### WORKING DATA ###

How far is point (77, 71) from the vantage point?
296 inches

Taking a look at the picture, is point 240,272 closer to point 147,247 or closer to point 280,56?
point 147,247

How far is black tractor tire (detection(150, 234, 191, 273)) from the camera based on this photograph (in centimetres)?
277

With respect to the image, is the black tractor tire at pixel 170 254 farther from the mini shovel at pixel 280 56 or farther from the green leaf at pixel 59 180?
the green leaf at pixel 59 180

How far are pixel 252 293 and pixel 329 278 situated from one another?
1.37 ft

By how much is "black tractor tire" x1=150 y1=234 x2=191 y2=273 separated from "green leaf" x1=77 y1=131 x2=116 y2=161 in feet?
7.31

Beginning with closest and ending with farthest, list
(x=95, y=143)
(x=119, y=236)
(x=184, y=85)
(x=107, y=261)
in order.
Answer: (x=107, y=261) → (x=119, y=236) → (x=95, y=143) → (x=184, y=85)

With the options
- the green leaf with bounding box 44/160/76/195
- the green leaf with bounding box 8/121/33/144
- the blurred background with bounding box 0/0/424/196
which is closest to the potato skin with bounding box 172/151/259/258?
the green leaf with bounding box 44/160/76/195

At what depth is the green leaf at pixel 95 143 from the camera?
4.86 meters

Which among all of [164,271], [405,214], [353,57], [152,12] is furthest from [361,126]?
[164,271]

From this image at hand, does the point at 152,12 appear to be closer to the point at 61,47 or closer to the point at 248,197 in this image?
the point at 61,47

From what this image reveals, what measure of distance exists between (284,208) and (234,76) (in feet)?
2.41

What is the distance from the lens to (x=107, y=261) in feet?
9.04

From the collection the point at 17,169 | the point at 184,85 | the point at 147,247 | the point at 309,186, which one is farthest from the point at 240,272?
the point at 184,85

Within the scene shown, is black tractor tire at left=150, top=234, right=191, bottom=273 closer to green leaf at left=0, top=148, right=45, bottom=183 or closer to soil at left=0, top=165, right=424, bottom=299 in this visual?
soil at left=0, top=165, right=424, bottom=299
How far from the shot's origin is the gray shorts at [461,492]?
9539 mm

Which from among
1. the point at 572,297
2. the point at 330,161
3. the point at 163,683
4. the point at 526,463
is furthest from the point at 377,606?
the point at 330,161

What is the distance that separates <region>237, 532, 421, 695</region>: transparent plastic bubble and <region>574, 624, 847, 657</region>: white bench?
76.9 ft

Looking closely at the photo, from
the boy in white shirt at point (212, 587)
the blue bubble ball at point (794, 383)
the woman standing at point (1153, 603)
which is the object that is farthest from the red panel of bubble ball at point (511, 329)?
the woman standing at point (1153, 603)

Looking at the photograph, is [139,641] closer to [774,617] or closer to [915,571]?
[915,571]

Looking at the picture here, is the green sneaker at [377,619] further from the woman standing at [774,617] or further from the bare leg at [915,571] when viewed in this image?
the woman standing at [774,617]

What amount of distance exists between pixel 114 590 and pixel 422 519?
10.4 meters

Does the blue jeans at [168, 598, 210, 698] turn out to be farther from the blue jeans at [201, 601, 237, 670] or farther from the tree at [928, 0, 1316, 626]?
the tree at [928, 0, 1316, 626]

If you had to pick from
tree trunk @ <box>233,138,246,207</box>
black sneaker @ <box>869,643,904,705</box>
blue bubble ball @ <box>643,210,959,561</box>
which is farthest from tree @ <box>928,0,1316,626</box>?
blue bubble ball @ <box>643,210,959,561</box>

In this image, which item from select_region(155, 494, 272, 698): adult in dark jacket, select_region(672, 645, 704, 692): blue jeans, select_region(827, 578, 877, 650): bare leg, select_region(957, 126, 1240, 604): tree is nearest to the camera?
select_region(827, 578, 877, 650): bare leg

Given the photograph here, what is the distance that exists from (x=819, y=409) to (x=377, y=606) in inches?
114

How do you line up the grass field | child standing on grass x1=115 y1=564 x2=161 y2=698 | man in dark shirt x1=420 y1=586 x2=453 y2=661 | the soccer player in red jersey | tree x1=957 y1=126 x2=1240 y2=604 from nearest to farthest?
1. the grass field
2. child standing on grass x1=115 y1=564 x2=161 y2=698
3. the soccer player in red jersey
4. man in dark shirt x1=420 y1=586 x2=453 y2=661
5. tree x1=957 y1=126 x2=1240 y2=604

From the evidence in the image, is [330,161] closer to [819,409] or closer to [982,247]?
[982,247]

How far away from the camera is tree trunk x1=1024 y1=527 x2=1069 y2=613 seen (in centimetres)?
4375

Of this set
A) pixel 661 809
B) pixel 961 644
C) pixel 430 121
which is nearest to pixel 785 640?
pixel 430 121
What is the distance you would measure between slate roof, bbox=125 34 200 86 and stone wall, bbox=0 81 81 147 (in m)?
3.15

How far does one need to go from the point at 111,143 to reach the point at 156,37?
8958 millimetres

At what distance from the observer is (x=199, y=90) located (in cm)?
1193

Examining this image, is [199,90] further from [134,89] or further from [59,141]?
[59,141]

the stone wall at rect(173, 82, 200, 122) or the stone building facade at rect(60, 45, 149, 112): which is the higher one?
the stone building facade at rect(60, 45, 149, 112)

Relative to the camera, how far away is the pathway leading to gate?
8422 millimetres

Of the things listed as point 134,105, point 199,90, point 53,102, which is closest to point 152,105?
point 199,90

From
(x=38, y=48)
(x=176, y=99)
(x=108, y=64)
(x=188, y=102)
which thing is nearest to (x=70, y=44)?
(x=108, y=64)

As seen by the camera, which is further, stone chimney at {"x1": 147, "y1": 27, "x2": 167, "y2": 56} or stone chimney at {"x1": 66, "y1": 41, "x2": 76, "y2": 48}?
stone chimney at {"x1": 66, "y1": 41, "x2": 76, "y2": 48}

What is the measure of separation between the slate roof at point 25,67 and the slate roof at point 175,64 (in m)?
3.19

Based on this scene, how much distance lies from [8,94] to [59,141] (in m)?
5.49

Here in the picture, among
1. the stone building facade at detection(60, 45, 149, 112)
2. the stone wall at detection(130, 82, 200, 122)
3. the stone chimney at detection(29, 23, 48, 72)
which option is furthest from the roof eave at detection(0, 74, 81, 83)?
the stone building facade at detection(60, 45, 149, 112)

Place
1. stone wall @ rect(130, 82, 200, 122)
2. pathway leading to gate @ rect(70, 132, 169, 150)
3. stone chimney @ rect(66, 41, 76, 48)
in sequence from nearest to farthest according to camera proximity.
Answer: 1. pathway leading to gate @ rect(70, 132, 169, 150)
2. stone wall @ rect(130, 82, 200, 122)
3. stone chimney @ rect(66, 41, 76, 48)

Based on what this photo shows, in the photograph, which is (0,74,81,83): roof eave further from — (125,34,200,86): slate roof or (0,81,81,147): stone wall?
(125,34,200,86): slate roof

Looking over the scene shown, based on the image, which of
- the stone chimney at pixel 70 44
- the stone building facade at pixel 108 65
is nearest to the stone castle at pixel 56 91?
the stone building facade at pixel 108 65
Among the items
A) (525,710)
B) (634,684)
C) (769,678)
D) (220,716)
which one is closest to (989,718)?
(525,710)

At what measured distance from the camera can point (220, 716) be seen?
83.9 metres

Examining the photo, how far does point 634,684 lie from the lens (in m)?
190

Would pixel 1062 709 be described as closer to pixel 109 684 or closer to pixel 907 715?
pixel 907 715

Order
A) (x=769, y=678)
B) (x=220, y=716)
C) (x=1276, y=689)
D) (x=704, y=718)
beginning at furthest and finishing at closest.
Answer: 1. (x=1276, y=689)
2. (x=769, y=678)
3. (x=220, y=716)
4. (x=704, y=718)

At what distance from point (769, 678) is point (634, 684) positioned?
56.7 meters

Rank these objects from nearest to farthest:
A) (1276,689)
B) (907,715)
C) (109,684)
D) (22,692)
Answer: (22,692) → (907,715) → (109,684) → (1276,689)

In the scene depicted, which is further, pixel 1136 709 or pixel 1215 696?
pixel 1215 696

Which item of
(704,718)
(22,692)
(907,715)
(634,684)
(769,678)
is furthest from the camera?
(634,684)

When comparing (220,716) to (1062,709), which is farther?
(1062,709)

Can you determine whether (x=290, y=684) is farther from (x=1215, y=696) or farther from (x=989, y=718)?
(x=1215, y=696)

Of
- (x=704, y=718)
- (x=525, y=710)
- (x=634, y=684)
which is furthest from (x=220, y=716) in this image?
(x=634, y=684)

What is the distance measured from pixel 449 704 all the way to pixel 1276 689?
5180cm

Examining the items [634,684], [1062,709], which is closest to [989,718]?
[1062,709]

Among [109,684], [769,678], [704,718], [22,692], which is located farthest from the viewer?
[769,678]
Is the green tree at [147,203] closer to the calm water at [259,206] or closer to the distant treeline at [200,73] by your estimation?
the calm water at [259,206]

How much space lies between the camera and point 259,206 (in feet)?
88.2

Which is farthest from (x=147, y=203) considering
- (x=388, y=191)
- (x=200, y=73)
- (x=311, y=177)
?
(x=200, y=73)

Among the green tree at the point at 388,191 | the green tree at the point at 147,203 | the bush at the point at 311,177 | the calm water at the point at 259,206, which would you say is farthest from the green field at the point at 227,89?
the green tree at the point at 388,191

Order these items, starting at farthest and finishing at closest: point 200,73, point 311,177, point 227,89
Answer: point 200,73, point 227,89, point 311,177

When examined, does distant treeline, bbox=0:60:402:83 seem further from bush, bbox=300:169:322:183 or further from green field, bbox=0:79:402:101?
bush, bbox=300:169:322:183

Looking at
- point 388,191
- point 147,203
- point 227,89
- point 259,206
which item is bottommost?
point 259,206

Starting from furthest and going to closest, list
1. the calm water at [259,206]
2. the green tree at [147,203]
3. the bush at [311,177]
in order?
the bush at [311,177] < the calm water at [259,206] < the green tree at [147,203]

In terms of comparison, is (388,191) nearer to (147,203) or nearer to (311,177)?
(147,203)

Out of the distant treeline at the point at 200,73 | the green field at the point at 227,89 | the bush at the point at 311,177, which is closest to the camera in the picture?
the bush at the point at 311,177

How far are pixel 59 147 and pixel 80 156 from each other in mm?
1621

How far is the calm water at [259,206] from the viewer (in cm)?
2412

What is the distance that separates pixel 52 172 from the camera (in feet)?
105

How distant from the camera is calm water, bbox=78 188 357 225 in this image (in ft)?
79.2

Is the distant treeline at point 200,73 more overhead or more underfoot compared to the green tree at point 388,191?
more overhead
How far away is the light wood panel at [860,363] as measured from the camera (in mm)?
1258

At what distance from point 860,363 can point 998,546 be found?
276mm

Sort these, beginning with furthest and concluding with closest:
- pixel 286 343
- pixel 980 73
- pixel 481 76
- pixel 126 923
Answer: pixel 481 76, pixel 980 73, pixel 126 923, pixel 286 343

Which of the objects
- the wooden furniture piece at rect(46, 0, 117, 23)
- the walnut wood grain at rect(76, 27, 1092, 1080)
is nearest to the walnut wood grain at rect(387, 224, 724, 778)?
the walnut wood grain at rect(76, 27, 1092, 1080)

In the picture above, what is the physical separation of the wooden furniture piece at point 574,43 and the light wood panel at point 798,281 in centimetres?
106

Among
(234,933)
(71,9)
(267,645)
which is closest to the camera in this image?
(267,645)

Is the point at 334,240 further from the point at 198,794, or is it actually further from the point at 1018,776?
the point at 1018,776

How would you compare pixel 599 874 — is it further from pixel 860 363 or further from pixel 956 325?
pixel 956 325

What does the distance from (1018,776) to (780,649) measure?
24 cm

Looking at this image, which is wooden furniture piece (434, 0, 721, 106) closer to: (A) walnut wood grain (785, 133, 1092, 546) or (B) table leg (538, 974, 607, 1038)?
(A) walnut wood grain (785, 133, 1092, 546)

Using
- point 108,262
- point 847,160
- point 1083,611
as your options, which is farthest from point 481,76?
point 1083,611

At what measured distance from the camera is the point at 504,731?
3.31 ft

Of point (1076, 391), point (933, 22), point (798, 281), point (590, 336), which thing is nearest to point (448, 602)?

###

▸ **TASK GOAL**
Repeat, with no changes, each line from the one with "How far away is the light" to the end of the listing, including both ends and nothing else.

▸ **RESULT**
How far away is the light wood panel at [860,363] as measured from the camera (in mm)?
1258

At what distance from point 860,363 can point 998,546 be found?
276mm

Sort these, beginning with furthest and concluding with closest:
- pixel 286 343
- pixel 980 73
- pixel 481 76
- pixel 126 923
Answer: pixel 481 76, pixel 980 73, pixel 126 923, pixel 286 343

Which of the objects
- the wooden furniture piece at rect(46, 0, 117, 23)
- the walnut wood grain at rect(76, 27, 1092, 1080)
is nearest to the walnut wood grain at rect(387, 224, 724, 778)?
the walnut wood grain at rect(76, 27, 1092, 1080)

In the picture above, what is the physical separation of the wooden furniture piece at point 574,43 and the light wood panel at point 798,281 in centimetres?
106

Among
(234,933)
(71,9)
(267,645)
which is closest to the camera in this image?
(267,645)

Is the point at 334,240 further from the point at 198,794, or is it actually further from the point at 1018,776?
the point at 1018,776

How would you compare pixel 599 874 — is it further from pixel 860 363 or further from pixel 956 325?
pixel 956 325

What does the distance from (1018,776) to (780,649) measure?
24 cm

Looking at this image, which is wooden furniture piece (434, 0, 721, 106) closer to: (A) walnut wood grain (785, 133, 1092, 546) or (B) table leg (538, 974, 607, 1038)?
(A) walnut wood grain (785, 133, 1092, 546)

Using
- point 108,262
- point 847,160
- point 1083,611
as your options, which is farthest from point 481,76?
point 1083,611

At what measured distance from the camera is the point at 504,731?
3.31 ft

Of point (1076, 391), point (933, 22), point (798, 281), point (590, 336), which thing is nearest to point (448, 602)?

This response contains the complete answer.